= Given text =
....

Back in January, I had the opportunity to speak to a congregation in Cincinnati about one of the ways that the Lord moved in my life on the World Race. I ran across this today and it continues to echo in my heart.
January 29th, 2016
The other day I hopped on Facebook and noticed something that I hadn’t before. There is this little line underneath of my profile picture that“Describe Who You Are.” Wow, Facebook. I just wanted to mindlessly observe my friends lives via social media and instead you throw that at me. Think about that for a minute. What would you write?
Who am I? I’m Elizabeth. I’m a Caucasian, American female. I am a teacher. I am a nanny. I am a daughter, a sister, a best friend, a girlfriend. I’m a Fairfield High School graduate, an Anderson University alumnus, and a World Racer. I’m a missionary. I’ve been a squad leader, a photographer, a pastor, a worship leader, a volunteer, and a church member. I am an extrovert (who discovered some serious introvert tendencies this year), and a high feeler. I’ve taken tests that resulted in my ability to tell you my primary of languages, my life wheel priorities, my strengths finder, and colors of ministry.
If I am honest with you all, for most of my life I have chosen something from that list and played the role. I think that it made it seem easier, right? Instead of figuring out who I was created to be or managing to weave them all in together I would become any one of those things as the circumstances required it. Certainly there are aspects of this that are healthy and normal. When we are at home in the presence of our family we are probably slightly more comfortable and vulnerable than when we are up speaking in front of a crowd. When you are a college student there are some very really responsibilities that that role requires of you in order for you to be successful. The dangerous part for me didn’t reveal itself until I arrived in Gainesville, Georgia in October of 2014 to prepare for the World Race.

....

= Given data =
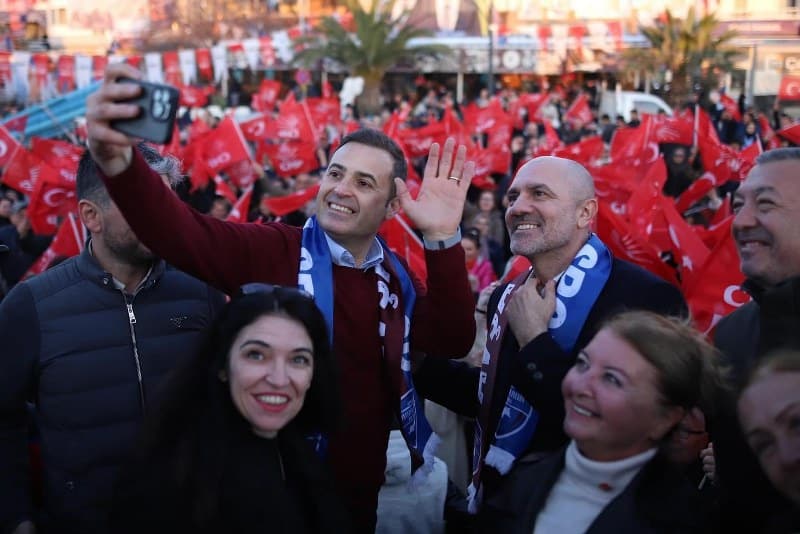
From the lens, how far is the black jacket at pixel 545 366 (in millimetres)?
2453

....

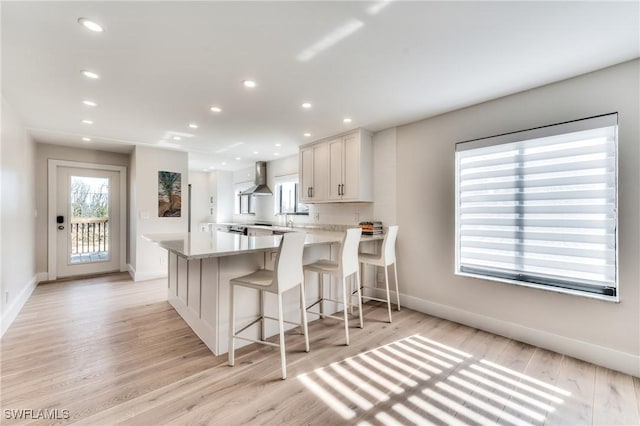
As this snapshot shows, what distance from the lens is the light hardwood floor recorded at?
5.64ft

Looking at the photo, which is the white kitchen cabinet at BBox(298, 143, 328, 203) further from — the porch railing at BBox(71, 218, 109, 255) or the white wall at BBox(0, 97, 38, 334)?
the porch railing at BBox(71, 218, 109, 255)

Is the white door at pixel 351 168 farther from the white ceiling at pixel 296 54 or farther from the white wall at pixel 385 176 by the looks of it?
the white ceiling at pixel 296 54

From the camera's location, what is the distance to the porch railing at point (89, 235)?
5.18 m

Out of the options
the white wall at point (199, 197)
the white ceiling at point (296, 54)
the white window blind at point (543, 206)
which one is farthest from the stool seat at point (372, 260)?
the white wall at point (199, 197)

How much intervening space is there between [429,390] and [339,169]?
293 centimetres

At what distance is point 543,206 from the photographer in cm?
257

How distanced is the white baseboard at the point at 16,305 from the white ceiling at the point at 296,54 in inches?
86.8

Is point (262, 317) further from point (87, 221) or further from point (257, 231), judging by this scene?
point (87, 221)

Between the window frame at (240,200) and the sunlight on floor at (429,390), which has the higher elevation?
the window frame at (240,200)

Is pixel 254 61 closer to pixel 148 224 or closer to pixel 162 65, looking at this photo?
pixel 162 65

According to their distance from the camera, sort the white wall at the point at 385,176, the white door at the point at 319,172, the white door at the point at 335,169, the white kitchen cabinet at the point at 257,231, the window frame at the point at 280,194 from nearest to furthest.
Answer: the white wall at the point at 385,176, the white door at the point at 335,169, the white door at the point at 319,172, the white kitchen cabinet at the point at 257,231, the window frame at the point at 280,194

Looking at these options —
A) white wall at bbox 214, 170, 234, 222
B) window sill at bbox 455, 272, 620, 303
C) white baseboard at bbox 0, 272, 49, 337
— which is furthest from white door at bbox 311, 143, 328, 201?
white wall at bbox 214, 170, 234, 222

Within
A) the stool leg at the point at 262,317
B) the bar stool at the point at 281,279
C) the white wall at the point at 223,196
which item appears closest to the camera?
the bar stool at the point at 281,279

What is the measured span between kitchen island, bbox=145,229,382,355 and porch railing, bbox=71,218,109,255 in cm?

....

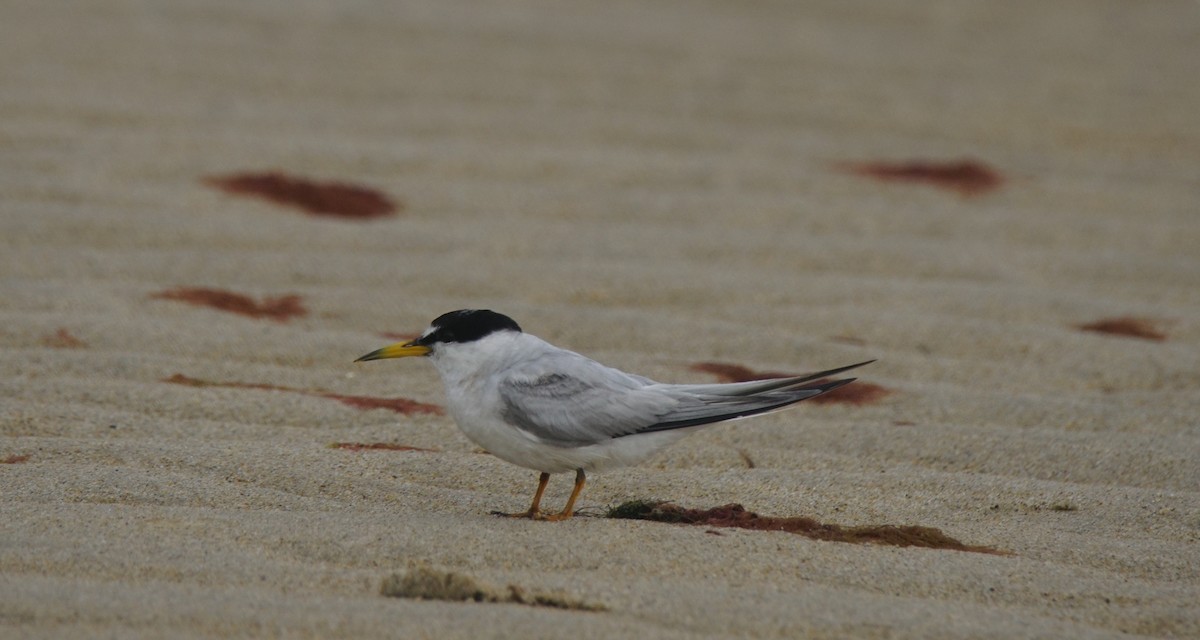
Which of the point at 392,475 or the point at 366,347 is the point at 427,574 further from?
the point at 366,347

....

Retype the part of the World Race reflection that starts with "Back in January, I" and goes on through "would you write?", matching the original word for word.

Back in January, I had the opportunity to speak to a congregation in Cincinnati about one of the ways that the Lord moved in my life on the World Race. I ran across this today and it continues to echo in my heart.
January 29th, 2016
The other day I hopped on Facebook and noticed something that I hadn’t before. There is this little line underneath of my profile picture that“Describe Who You Are.” Wow, Facebook. I just wanted to mindlessly observe my friends lives via social media and instead you throw that at me. Think about that for a minute. What would you write?